## [CONSIGNE]
Dans le texte sur la peinture de la danse, relevez tous les thèmes que Paul Zahar qualifie de « thèmes d’inertie ».

## [EXTRAIT DU DOCUMENT]

________________________________________

Fixer l'éphémère
Fixer l’éphémère sur une toile, passer du mouvement de la danse à l’image fixe, par cet autre geste qu’est la peinture, voilà ce qui anime le travail auquel Virginie Hucher s’astreint depuis la série Le corps chorégraphié, et qu’elle poursuit avec ces Figures imposées.
Le parcours n’est pas neuf, il pourrait même sembler assez intempestif : comment faire mieux après Degas, que la démarche impressionniste poussait à retrouver le mouvement même des corps, mais surtout de surprendre les moments entre la danse, jeunes filles surprises dans les coulisses en train de rajuster un tutu, lumières passant depuis les coulisses jusqu’à la scène, exercices de barre...
La photo ensuite aurait pu rendre vaine cet effort pictural: son instantanéité permet de saisir le mouvement de la manière la plus spectaculaire, et souligne admirablement en le fixant les figures mêmes, éminemment graphiques de la danse : le vocabulaire de la danse classique parle toujours de « dessiner » ses bras, de « placement » du corps, de « figures » enfin et surtout. Cet art du mouvement renvoie donc intimement toujours à l’image fixe. L’art de la photo, développé et né avant la danse « moderne », a d’emblée pris pour objet la représentation chorégraphique: Nadar cherche dans les cartes et daguerréotypes à exposer des danseurs au prix de longues poses de studio d’un quart d’heure, puis Isadora Duncan déjà est immortalisée par Paul Berger en 1900. Ninjinski développe une des premières véritables collaborations artistiques avec un photographe, Adolf de Meyer, qui permet de voir ce que fut l’Après-midi d’un faune.
Depuis, ces collaborations n’ont pas cessé, le genre de la photographie de danse se rapprochant toujours plus de la capture du mouvement grâce eu développement de l’instantanéité. La critique américaine Elizabeth Mac Causland définit la photographie de danse comme l’art de produire « une image, qui sans pouvoir bouger, ni jamais espérer le faire, soit sembler sur le point d’y parvenir. »
C’est ce point où l’image fixe « semble » rejoindre le mouvement et exalte la lumière qui fascine tout au long du XXè siècles chorégraphes, photographes et publics, malgré l’invention du film, qui permet d’immortaliser le mouvement même. Dès 1933, Paul Zahar regrette qu’un passage trop intellectualiste écarte la danse des toiles de la peinture contemporaine, et en appelle « la pratique de ces thèmes d’inertie » (le paysage, la nature morte, le nu) chez les fauves en particulier, signifie, pour le critique, la première phase d’une étape de l’ «ankylose», qui caractérise la peinture moderne, incapable selon lui de dépasser un forme d’indolence, qu’il prête aux odalisques de Matisse. Quant au cubisme, il y voit un dynamisme qui naît de la collision des formes mais ne permet pas de mettre l’homme en mouvement.

________________________________________

## [LIGNES ENREGISTRÉES]
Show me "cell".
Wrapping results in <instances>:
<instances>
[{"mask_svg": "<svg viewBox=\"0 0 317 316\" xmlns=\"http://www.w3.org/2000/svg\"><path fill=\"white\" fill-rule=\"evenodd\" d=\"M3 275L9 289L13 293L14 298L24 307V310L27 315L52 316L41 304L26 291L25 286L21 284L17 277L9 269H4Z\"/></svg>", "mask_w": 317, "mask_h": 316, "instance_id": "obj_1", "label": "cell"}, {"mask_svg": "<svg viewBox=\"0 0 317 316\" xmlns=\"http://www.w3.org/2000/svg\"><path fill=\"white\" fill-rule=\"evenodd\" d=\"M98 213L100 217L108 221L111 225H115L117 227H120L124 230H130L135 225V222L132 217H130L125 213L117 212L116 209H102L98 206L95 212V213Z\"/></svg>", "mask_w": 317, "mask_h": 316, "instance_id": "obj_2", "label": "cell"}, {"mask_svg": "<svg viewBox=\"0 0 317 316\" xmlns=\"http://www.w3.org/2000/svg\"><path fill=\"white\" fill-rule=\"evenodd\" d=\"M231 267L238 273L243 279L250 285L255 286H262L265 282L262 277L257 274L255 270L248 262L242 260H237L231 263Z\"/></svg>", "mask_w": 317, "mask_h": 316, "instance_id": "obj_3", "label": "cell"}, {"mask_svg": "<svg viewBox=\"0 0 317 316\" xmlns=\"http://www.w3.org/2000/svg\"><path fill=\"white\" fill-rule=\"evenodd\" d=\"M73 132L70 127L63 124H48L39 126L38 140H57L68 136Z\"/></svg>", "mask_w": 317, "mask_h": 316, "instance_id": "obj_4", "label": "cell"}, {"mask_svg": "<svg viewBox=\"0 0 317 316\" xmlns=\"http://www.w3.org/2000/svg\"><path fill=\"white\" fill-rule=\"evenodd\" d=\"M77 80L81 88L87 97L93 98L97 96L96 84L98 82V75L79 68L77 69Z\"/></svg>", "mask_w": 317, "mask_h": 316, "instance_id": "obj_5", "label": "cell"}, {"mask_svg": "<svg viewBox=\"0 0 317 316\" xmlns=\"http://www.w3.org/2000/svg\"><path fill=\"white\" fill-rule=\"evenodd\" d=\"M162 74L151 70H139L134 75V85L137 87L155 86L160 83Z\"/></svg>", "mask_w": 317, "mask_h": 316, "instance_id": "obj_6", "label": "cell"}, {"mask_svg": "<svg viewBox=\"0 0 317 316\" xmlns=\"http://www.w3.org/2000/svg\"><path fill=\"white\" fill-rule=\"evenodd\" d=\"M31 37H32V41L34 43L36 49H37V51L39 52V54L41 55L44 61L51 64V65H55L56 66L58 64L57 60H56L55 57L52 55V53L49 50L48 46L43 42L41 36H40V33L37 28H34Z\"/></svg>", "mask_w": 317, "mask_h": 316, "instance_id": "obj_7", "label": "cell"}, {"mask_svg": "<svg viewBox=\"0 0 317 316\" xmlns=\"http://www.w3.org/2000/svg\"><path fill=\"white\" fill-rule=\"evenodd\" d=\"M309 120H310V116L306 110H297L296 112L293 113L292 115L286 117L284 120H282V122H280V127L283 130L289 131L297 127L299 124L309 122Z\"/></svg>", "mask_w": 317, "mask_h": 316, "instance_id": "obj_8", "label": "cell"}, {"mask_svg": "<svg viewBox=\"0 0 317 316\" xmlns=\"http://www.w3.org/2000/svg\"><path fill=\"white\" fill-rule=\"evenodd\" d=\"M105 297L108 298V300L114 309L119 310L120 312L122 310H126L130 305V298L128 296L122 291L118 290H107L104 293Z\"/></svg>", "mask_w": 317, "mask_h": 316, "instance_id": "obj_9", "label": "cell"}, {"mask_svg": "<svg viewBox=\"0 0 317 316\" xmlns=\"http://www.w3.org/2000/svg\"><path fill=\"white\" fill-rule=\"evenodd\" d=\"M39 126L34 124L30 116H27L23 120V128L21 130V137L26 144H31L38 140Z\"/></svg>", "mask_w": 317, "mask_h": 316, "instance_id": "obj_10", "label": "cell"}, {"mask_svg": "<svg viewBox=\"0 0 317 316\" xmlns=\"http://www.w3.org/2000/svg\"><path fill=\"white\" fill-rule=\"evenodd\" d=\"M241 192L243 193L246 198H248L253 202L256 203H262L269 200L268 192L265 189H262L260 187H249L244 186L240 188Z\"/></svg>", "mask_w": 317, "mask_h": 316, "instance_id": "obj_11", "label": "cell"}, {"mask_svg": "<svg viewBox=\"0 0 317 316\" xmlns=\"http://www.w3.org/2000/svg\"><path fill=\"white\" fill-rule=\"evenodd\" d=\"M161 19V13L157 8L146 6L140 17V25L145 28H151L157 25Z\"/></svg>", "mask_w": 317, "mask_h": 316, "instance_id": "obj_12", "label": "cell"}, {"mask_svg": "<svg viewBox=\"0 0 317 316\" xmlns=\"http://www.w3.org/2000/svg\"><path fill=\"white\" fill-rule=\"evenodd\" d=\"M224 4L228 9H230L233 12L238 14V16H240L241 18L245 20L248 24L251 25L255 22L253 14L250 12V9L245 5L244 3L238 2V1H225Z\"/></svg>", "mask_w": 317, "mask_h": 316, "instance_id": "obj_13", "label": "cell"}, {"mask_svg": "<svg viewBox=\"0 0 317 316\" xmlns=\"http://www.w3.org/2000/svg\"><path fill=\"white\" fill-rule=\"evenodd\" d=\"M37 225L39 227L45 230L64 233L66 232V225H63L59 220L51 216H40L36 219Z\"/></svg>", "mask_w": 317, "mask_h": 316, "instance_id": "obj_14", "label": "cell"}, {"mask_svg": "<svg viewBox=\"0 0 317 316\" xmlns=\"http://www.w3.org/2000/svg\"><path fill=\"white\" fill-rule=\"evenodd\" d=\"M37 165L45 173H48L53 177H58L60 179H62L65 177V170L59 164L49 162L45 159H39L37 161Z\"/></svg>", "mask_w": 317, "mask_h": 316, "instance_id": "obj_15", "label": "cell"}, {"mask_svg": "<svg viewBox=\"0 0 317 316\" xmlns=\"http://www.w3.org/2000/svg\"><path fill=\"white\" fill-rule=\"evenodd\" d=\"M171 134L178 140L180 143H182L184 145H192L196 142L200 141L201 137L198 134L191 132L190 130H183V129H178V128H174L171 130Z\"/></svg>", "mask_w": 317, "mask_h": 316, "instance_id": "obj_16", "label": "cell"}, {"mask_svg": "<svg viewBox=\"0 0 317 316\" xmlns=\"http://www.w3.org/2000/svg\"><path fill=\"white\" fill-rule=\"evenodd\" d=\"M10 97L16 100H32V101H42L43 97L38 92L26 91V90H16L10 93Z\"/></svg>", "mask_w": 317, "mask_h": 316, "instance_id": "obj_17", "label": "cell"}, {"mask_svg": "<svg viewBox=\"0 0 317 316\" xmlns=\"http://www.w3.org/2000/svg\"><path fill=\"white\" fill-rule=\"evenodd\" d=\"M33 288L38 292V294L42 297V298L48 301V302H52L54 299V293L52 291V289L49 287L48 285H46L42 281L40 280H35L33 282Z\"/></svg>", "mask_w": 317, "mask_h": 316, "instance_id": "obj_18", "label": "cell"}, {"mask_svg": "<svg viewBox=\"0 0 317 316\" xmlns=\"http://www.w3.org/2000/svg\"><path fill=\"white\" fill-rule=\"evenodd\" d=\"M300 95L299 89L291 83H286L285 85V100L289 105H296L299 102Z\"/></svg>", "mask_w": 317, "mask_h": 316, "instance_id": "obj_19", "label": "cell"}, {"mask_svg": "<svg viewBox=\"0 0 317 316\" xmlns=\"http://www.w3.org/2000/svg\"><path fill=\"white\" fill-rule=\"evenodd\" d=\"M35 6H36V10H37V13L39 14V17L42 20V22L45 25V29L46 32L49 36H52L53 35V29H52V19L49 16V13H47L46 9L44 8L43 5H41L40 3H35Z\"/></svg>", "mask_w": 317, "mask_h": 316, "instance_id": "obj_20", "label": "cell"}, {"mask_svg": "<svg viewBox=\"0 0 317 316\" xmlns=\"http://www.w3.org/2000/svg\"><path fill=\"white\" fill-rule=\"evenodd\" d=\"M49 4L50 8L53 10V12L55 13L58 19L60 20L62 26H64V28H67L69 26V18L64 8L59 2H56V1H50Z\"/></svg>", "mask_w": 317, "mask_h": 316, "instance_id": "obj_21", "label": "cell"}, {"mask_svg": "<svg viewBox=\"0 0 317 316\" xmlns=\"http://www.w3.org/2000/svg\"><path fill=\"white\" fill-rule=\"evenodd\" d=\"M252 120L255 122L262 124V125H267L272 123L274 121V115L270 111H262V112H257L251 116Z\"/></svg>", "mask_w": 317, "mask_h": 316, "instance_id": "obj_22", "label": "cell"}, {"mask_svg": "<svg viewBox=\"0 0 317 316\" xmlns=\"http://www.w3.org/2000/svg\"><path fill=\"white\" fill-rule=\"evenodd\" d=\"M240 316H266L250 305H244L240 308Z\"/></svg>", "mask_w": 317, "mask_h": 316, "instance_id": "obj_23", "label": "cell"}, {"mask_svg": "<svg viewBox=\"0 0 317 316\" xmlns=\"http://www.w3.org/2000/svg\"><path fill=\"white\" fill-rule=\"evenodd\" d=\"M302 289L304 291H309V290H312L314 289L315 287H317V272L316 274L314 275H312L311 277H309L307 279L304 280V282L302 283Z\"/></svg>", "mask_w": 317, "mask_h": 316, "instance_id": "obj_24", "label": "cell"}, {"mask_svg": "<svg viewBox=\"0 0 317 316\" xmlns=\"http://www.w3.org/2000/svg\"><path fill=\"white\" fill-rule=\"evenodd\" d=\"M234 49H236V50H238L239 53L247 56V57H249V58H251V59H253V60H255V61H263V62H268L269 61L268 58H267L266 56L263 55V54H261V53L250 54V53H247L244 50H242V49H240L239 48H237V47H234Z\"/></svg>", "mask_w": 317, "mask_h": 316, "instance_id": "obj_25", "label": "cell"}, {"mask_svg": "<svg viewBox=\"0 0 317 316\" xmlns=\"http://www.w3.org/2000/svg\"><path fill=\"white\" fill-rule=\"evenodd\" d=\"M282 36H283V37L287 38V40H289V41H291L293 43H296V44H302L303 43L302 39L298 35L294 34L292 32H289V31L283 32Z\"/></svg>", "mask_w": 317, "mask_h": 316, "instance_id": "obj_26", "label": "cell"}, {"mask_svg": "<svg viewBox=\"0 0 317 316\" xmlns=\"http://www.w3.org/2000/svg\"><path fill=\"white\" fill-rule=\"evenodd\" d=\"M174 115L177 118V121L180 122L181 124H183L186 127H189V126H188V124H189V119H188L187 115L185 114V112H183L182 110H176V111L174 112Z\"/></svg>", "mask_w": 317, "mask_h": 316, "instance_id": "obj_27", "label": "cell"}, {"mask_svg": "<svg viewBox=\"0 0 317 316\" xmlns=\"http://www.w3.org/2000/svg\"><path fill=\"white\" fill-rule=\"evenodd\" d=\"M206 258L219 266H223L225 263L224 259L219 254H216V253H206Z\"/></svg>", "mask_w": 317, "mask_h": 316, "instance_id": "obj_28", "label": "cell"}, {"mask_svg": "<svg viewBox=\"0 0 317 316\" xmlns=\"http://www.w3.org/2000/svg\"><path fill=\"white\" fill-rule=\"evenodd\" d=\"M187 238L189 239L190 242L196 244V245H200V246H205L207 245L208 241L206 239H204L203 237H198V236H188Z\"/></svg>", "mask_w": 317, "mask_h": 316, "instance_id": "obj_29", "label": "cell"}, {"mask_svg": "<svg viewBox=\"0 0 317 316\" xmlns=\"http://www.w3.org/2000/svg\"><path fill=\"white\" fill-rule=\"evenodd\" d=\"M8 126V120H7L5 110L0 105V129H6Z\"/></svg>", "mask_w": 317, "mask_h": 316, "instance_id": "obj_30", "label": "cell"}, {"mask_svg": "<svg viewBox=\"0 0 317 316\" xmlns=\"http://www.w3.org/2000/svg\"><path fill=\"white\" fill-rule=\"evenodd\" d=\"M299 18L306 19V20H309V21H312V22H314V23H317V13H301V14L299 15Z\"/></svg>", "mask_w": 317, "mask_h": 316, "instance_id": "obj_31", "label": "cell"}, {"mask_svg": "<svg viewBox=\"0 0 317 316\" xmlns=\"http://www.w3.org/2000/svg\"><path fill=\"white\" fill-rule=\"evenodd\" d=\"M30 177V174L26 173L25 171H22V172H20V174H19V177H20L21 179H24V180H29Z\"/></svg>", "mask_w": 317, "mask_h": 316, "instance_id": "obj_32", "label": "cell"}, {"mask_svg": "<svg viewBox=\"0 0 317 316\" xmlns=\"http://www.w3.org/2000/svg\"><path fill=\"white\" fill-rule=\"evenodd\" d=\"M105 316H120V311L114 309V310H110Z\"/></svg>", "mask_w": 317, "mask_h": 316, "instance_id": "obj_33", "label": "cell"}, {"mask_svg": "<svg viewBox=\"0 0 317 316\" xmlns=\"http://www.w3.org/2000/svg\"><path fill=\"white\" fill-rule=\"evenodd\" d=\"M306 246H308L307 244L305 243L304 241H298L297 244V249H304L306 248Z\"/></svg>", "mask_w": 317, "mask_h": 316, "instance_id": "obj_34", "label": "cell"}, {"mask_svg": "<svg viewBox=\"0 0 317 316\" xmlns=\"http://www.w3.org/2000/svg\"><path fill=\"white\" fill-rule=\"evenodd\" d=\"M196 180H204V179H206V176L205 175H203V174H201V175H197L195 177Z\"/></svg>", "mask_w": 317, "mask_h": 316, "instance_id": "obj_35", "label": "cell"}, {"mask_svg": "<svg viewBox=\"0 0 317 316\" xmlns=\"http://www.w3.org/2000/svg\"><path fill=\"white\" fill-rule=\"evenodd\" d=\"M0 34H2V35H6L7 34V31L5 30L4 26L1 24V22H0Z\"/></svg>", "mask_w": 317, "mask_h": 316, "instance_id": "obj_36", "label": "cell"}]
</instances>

________________________________________

## [RÉPONSE CORRECTE]
Le paysage, la nature morte, le nu.